Sunday, October 17, 2004

  • Did you hear about the rumors on the internets? (Maybe they are about somebody who forgot Poland.)
  • Motherload is an old-school 8-bit Martian mining game. You have to make subterranean trips to fetch precious ores, then resell them for cash, fuel, and mining ship upgrades. It looks horrible, it plays clunkily, there's no obvious goals, and yet it stole an hour of my time before I tore myself away. Don't say you weren't warned.
  • Nixta.com lives on in the form of Nixta Sinks, which seems to bear more than a passing resemblence to this site. Note to self, must design own template.
  • Vitamin Q, a blog of silly lists (not entirely dissimilar to Schott's) has a book out, based on the blog. Congratulations you lousy sell-outs! Rest assured that That's How will never submit to the intense pressure to sell out. (Well, not unless subject to a six figure bidding war).
  • If London Were Like Venice, click through for old school (well Victorian actually) photoshopping of canals into London landmarks. (via)
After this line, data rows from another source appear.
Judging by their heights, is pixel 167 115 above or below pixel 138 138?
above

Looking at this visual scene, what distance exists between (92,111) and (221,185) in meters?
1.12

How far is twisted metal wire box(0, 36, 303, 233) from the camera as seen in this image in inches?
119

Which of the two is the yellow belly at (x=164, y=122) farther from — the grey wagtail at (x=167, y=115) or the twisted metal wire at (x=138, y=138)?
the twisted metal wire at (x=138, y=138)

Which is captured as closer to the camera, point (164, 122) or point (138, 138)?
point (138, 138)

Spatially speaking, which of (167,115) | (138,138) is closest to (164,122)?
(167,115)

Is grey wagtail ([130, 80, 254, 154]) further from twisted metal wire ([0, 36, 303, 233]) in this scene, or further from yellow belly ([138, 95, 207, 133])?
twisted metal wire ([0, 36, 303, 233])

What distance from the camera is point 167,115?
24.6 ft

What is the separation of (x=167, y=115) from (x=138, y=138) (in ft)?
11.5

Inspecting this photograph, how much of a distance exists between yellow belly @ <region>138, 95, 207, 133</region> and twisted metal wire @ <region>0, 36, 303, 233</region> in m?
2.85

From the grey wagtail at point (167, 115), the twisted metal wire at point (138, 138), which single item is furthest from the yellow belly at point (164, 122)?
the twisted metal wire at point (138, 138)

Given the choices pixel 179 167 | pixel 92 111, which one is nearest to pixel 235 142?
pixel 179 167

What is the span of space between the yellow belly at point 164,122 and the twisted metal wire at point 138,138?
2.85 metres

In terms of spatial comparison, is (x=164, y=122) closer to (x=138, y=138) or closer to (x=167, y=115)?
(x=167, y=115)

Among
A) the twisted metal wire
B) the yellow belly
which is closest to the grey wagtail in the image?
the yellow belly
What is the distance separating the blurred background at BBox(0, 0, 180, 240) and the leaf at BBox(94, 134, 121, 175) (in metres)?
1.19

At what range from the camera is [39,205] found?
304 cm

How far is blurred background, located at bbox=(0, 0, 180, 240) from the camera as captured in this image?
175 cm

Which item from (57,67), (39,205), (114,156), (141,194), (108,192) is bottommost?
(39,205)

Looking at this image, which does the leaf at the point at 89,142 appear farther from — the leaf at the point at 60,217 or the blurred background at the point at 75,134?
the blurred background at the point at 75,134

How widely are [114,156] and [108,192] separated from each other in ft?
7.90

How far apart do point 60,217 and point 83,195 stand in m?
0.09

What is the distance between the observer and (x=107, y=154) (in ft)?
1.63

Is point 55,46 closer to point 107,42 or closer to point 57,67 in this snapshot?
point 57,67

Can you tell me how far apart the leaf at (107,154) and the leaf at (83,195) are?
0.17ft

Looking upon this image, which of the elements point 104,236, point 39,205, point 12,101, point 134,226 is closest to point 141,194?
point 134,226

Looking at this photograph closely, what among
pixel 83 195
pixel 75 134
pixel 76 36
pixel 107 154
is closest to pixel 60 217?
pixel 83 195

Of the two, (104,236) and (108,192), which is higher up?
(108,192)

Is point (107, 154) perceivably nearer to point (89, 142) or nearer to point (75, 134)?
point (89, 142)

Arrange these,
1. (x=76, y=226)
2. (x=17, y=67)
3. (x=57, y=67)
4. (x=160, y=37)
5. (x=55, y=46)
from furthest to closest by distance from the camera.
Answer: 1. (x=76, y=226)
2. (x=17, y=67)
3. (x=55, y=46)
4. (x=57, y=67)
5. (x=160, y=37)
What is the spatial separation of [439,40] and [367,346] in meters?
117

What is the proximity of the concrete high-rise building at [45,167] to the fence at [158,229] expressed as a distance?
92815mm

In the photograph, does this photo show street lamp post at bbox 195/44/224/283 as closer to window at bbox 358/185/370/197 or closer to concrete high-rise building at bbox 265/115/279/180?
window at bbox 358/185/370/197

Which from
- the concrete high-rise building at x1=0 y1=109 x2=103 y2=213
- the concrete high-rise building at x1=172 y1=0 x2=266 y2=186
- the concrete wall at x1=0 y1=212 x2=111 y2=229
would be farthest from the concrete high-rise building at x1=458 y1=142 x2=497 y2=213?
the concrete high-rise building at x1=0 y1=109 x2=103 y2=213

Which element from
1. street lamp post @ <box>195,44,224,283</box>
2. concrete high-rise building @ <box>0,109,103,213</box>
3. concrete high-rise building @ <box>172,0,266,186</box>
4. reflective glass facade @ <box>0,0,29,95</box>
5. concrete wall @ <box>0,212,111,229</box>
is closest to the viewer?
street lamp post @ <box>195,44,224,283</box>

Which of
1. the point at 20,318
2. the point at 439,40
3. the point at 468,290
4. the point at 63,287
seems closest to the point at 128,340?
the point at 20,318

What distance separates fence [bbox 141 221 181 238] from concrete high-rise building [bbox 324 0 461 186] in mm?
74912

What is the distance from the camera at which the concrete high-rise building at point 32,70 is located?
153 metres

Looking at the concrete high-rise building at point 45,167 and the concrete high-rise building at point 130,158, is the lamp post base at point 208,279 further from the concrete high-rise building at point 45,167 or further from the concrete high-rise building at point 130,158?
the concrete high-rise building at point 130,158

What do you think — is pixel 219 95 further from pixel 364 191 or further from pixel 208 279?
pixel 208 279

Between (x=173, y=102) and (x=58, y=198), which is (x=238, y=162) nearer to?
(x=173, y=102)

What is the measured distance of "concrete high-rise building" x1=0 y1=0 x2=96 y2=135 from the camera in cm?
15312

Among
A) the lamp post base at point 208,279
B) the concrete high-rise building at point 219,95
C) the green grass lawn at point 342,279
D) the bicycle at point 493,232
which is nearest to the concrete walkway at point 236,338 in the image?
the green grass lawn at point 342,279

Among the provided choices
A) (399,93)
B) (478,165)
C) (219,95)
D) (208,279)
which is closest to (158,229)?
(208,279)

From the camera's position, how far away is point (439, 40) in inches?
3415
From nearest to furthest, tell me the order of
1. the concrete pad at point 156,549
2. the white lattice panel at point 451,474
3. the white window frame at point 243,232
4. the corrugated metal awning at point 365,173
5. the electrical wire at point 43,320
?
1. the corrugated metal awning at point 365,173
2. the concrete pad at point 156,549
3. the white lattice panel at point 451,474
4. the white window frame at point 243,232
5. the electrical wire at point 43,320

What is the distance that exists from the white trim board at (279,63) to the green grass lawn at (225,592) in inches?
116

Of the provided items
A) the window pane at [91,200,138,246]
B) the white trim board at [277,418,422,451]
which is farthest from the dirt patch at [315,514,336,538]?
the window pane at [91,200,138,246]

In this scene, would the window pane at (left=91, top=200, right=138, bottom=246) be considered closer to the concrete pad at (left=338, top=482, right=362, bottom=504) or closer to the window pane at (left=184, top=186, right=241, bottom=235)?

  • Les Nuits de Monsieur Snoozleberg, couldn't be more french if it tried. It's so totally wilfully euro-goofy, it makes me want to boycott cheese, and eat freedom fries. It is a flash game, in which you try to adjust various objects to help the aforementioned Monsieur Snoozleberg sleepwalk without waking.
  • Absolutely nutty hack for Robosapien. The author has disemboweled his poor Robosapien to add a spycam and a PC interface for programming new routines. I suspect his Robosapien still sucks, but full marks for ingenuity.
  • "The chips could be implanted in Alzheimer's patients in case they get lost." Now personal RFID chips have been licensed by the FDA, they've finally started to draw some real heat from civil liberties types. (Though I like the idea of being able to "scan patients like cans at a grocery store.")
  • I'm declaring now that saying that anything has "jumped the shark", is an indication that in your desperation to stay zeitgeisty you have "jumped the shark". (I mention this only because Gawker has apparently "jumped the shark".)
  • And in a mini round-up of hip hop happiness: the new Nas track (various formats) collaborating with his father Olu Dara is surely the most progressive rap record this year; and on this side of the Atlantic, Dizzee Rascal has made a pretty damn funny new video (QT) spoofing kids BBC shows of the 50s.